* What this task involves *
Return the lines below verbatim, starting at the line that contains "Among the things listed as" and ending at the last line, with both of those lines included.

* Records for this task *
↓
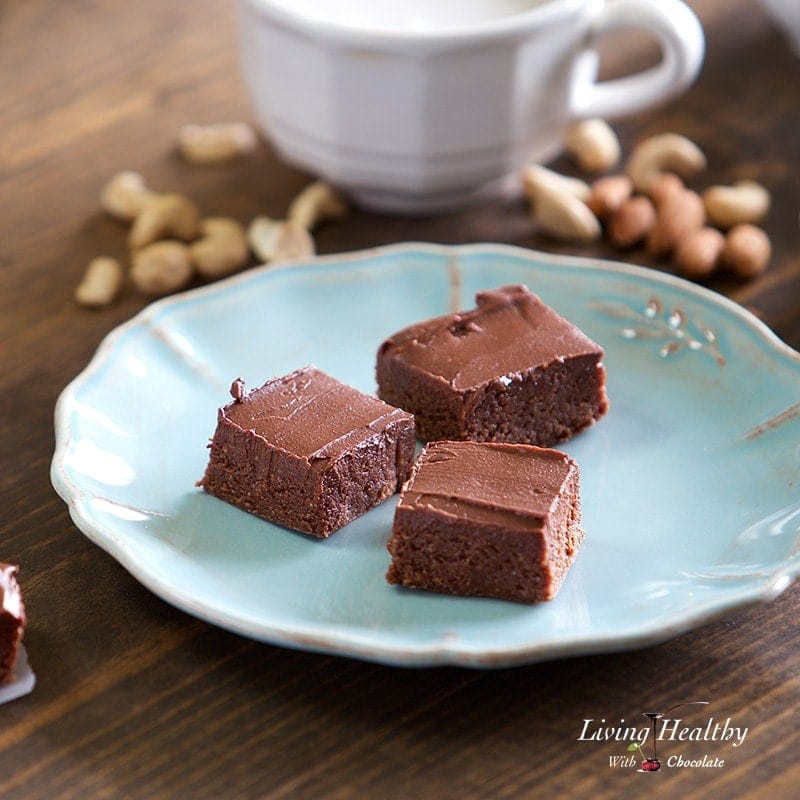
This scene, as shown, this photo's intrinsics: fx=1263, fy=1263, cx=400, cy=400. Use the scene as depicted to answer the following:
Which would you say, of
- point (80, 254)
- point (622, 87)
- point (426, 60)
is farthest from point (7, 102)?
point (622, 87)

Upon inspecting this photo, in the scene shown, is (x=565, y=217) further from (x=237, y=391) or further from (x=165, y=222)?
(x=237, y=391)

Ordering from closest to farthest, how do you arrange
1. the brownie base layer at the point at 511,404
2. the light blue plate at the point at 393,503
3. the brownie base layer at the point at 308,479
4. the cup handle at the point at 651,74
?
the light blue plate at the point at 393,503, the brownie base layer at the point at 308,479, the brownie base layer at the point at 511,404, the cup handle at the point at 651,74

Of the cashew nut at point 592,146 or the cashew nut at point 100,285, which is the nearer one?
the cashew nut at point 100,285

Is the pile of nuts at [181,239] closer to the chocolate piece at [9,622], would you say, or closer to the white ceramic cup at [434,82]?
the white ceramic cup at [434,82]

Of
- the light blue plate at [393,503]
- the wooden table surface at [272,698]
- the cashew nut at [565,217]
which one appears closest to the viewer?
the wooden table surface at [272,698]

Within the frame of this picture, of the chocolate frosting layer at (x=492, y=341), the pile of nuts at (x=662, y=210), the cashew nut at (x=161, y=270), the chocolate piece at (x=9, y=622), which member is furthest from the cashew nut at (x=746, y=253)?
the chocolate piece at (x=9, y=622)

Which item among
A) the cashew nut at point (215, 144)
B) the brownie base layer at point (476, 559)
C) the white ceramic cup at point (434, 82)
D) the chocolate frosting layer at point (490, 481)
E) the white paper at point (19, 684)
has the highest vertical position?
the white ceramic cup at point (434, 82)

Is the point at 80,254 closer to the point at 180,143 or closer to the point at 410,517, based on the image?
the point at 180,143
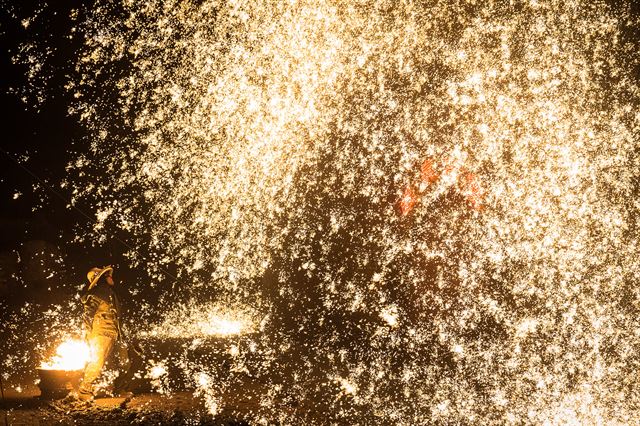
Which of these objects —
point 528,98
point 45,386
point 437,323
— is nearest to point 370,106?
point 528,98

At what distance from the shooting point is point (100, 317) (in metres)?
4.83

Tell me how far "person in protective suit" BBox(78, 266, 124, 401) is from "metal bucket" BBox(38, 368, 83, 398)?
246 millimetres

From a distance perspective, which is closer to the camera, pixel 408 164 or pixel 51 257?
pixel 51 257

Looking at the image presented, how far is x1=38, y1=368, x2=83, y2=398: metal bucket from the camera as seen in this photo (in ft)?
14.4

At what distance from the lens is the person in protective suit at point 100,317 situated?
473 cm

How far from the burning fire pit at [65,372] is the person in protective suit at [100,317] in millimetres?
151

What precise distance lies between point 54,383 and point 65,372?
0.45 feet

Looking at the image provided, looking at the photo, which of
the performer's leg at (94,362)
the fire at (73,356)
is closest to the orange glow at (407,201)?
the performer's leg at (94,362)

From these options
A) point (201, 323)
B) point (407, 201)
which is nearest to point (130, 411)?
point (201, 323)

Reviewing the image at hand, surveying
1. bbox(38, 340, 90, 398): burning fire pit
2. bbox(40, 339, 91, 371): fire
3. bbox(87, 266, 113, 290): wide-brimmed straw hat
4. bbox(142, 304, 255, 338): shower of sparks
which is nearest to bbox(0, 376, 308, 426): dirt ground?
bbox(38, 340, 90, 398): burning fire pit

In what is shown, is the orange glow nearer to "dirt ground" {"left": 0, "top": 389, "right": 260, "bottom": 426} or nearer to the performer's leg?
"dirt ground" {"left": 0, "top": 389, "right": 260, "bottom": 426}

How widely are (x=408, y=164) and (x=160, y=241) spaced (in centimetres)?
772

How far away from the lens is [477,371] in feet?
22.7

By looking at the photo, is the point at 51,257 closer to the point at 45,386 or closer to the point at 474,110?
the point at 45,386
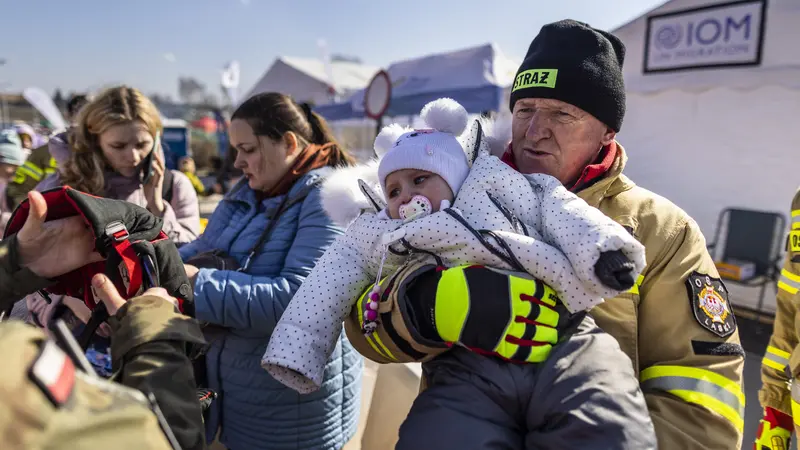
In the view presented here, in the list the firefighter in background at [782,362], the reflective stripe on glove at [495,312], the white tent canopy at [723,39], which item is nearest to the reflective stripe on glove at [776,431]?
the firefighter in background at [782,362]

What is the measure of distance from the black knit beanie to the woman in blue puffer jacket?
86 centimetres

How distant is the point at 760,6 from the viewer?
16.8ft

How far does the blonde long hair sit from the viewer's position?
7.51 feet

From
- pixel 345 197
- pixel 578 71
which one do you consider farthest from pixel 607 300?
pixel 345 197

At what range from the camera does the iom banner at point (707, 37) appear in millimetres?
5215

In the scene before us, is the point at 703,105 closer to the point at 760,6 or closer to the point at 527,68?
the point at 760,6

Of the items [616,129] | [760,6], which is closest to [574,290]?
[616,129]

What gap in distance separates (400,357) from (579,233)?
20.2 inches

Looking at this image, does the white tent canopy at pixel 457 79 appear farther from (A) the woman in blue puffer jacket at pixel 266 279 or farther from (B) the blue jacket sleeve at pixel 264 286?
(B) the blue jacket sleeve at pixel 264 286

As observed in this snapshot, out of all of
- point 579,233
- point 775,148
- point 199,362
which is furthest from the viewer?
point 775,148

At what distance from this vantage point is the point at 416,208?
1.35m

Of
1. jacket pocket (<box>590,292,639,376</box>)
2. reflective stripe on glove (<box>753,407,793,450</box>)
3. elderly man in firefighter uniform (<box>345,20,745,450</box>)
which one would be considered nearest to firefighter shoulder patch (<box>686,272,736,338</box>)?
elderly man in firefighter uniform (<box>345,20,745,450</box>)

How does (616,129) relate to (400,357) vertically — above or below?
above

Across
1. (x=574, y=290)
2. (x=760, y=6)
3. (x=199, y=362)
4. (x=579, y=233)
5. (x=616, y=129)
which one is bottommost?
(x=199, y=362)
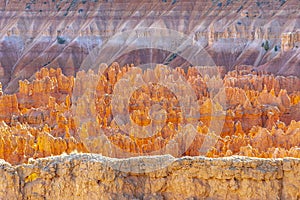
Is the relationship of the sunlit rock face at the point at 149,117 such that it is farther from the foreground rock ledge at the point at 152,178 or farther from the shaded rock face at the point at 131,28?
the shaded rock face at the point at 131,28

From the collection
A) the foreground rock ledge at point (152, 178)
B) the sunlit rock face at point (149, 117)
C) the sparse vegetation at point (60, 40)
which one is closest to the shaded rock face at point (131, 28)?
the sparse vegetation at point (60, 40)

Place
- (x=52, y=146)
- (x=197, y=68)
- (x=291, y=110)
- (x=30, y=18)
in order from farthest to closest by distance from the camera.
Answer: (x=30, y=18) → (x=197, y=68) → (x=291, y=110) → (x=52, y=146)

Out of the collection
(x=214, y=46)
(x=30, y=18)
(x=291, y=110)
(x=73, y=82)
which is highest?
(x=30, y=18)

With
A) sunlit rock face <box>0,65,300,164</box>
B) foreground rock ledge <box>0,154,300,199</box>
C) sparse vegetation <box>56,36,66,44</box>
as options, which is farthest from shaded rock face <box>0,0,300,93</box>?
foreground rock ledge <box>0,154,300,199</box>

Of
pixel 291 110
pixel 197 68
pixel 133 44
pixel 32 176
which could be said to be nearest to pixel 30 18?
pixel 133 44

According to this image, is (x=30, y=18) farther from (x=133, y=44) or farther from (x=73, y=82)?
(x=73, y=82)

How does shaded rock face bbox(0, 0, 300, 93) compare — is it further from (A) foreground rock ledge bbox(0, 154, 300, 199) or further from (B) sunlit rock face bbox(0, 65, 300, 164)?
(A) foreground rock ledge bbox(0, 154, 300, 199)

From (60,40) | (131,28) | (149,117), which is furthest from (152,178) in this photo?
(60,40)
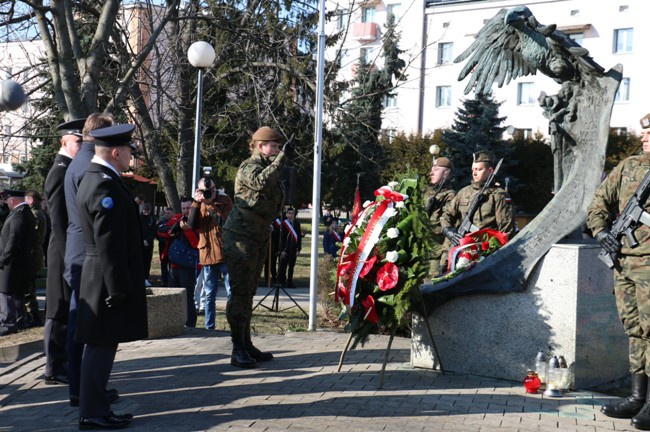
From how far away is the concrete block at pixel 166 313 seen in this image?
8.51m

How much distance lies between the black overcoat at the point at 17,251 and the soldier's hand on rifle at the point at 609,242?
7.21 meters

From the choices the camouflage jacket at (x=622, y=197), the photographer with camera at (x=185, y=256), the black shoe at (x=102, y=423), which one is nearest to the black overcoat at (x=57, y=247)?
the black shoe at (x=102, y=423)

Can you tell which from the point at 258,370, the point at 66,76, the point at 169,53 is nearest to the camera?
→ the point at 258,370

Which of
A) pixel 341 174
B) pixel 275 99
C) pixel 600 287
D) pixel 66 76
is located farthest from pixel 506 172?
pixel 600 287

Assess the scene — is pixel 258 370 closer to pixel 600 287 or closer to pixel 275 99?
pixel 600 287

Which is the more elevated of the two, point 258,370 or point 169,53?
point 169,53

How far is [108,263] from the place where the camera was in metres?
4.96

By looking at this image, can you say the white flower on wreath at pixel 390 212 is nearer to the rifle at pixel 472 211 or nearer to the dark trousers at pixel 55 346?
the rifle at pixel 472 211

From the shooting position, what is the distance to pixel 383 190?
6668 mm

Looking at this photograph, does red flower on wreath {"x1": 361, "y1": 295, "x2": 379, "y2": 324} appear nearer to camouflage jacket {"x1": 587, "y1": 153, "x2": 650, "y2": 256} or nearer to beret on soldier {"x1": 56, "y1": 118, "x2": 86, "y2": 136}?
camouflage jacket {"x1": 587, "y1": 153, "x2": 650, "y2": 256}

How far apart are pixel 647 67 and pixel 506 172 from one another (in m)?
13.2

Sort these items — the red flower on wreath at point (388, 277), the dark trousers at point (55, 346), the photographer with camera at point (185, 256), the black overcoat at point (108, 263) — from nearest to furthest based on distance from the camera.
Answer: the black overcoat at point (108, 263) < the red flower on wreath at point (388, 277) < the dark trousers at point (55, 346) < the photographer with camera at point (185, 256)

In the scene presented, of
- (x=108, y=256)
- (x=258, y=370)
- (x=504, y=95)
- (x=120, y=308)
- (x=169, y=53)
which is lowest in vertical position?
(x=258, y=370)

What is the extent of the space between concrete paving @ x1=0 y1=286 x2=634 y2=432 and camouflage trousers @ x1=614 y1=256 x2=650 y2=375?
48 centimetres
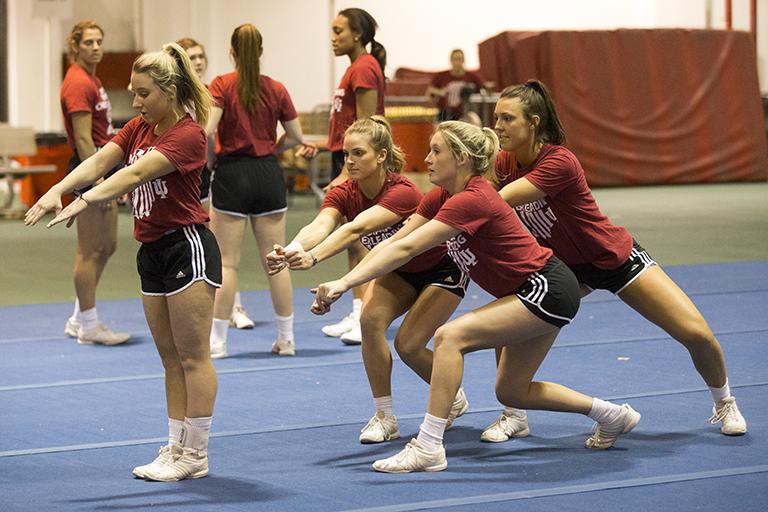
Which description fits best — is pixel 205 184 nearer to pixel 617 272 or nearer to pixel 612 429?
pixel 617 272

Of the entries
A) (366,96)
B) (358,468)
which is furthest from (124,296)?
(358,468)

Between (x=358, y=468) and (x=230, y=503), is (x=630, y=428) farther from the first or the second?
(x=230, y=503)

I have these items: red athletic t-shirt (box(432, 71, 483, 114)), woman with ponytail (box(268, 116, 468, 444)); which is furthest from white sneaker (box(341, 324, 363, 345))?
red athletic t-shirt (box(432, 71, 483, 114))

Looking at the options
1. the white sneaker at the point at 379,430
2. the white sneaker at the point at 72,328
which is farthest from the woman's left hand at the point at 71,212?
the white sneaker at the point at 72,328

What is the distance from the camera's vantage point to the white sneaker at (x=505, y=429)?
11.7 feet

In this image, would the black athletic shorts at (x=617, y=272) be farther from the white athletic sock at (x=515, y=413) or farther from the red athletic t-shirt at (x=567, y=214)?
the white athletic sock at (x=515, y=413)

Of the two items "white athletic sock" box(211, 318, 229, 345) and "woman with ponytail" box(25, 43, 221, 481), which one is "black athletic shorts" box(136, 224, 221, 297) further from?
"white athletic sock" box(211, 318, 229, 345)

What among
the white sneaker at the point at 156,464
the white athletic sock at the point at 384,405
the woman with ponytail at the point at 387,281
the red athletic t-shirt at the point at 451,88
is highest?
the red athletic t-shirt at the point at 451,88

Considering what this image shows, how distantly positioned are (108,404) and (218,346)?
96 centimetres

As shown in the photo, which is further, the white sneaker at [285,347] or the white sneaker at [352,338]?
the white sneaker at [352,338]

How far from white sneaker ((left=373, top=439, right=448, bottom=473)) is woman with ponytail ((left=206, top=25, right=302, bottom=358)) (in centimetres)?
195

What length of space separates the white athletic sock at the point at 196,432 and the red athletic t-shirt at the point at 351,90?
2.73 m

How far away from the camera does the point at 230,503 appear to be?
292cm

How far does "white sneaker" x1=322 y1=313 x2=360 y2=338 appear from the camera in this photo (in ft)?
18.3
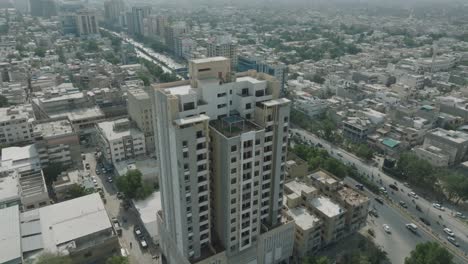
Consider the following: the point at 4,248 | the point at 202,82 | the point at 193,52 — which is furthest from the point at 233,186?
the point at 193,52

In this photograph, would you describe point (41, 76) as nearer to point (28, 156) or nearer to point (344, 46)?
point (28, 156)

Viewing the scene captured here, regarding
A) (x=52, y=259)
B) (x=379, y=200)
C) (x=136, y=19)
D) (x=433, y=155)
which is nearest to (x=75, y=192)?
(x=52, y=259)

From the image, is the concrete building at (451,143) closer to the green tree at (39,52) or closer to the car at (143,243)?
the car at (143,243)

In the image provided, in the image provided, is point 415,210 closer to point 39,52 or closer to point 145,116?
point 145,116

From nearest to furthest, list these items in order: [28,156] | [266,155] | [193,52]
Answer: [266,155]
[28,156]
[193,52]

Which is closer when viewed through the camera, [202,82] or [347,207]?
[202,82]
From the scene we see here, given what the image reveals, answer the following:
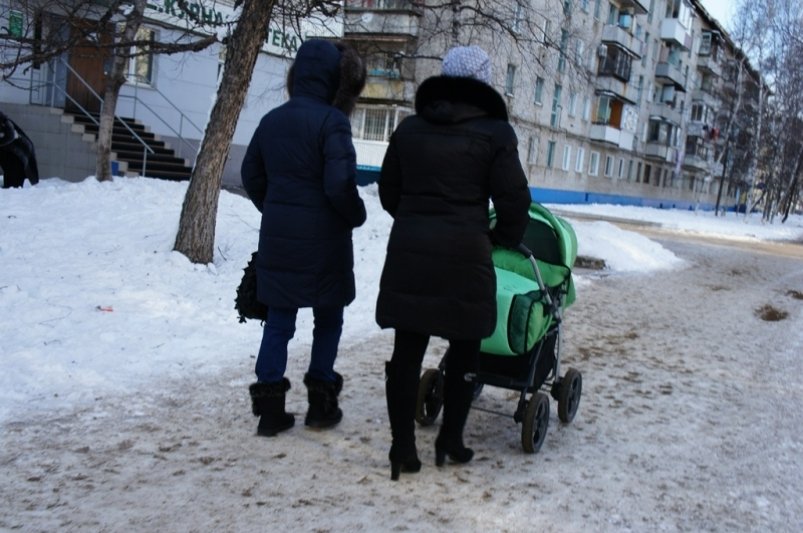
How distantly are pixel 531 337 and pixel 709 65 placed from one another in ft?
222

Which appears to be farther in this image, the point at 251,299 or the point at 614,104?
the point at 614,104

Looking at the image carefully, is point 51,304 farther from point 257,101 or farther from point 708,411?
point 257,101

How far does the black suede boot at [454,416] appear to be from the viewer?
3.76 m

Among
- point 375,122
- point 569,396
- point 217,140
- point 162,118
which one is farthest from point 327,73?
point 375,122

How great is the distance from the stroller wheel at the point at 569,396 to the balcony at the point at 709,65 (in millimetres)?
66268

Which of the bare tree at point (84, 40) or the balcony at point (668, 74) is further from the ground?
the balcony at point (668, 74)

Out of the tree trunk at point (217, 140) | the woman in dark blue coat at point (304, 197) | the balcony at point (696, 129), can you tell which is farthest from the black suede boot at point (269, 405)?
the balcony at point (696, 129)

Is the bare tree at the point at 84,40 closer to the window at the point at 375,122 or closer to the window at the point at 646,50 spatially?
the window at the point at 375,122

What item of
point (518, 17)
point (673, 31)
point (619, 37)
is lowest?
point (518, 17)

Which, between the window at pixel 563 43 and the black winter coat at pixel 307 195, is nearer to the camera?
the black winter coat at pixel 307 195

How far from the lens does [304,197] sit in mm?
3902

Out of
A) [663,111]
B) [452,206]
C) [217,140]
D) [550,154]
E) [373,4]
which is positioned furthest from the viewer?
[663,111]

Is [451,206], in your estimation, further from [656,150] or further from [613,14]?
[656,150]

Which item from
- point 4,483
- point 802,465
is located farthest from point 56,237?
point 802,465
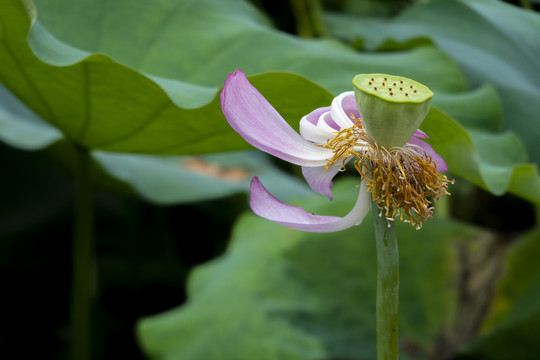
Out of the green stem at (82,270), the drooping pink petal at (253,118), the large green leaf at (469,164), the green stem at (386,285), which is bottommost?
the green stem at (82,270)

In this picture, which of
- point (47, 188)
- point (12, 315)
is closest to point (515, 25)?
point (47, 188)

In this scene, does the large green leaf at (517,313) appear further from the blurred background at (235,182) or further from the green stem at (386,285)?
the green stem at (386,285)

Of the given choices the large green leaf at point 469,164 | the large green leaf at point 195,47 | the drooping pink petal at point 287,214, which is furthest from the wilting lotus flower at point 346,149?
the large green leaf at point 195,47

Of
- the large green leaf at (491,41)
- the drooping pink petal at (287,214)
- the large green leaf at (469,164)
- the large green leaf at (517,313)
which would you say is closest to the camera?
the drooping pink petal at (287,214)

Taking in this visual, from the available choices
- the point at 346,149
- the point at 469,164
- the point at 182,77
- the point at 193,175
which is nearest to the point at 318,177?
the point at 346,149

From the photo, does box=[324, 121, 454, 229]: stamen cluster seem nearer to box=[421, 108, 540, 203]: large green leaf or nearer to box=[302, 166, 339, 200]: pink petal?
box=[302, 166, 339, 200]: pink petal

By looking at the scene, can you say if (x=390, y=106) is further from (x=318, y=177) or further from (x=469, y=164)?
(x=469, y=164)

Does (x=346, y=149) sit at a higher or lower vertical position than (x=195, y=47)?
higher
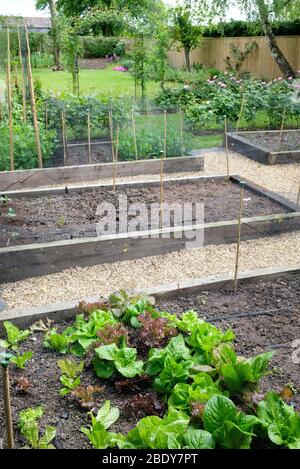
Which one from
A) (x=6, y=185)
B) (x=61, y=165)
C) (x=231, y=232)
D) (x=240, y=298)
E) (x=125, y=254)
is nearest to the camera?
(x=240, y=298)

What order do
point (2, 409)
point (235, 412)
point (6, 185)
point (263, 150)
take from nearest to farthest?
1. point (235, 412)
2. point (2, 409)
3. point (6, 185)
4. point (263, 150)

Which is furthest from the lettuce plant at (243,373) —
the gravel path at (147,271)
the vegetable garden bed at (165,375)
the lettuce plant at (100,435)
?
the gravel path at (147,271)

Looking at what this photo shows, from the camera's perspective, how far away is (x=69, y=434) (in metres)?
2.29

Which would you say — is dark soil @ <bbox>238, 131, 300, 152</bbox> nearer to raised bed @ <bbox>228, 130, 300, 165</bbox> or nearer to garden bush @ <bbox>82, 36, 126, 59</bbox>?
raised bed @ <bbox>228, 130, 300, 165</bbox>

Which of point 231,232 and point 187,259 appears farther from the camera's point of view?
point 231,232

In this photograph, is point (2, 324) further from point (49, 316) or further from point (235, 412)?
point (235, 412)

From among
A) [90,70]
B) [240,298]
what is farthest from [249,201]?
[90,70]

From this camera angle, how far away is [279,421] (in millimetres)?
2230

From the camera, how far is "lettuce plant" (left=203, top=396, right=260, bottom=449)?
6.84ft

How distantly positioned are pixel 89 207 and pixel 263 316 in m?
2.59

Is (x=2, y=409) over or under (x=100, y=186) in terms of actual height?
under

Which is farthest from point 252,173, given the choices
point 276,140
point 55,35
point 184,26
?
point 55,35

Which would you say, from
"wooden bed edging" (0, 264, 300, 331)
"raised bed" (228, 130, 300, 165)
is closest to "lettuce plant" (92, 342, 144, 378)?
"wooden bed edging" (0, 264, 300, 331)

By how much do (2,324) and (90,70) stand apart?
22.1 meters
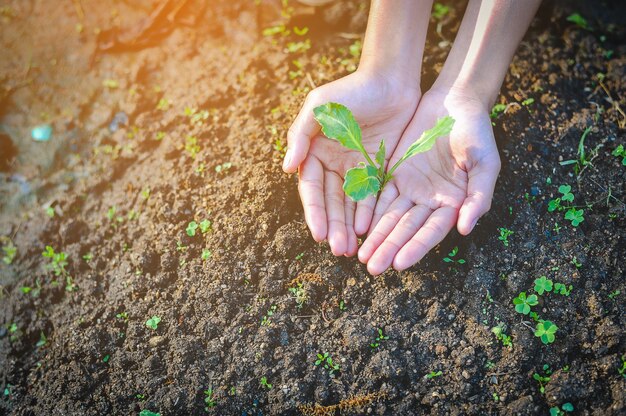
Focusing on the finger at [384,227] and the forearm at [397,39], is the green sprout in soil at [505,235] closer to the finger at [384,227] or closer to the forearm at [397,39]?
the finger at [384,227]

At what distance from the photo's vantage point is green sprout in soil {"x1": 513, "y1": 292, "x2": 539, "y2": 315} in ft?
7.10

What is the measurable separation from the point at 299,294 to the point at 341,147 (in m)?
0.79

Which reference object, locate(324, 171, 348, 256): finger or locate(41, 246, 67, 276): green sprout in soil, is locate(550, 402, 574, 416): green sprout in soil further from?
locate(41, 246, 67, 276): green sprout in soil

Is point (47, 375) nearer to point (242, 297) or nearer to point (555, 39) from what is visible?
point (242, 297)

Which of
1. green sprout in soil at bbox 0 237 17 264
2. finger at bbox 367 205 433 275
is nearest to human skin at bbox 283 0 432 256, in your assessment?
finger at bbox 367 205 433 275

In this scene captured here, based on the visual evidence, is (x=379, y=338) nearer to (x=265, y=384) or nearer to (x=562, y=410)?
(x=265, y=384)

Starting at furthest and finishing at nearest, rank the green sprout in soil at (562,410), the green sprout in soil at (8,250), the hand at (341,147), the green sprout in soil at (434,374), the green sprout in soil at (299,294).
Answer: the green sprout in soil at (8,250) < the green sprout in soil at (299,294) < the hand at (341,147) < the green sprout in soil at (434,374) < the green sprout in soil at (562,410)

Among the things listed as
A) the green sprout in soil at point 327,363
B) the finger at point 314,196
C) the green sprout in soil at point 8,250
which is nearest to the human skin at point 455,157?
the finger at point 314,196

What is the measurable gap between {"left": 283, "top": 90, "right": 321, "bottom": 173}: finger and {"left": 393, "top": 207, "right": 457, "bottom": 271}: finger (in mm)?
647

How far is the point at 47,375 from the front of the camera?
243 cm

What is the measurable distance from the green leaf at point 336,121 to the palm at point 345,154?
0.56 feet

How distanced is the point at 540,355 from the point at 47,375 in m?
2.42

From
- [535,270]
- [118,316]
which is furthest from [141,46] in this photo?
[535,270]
↑
* Reply to the exercise *
Among the things listed as
A) the green sprout in soil at point 327,363
B) the finger at point 314,196
C) the green sprout in soil at point 8,250
which is nearest to the human skin at point 455,157?
the finger at point 314,196

What is the measurable gap between {"left": 283, "top": 90, "right": 321, "bottom": 173}: finger and {"left": 393, "top": 207, "right": 457, "bottom": 271}: finger (in mm)?
647

How far is the point at 47,375 from the front of the camera?
243 cm

What is the measurable distance from the green leaf at point 336,121 to the palm at point 345,154?
0.56 feet

How distanced is the point at 540,355 from the point at 47,375 in m?
2.42

From
- [535,270]
- [118,316]
which is furthest from [141,46] in this photo?
[535,270]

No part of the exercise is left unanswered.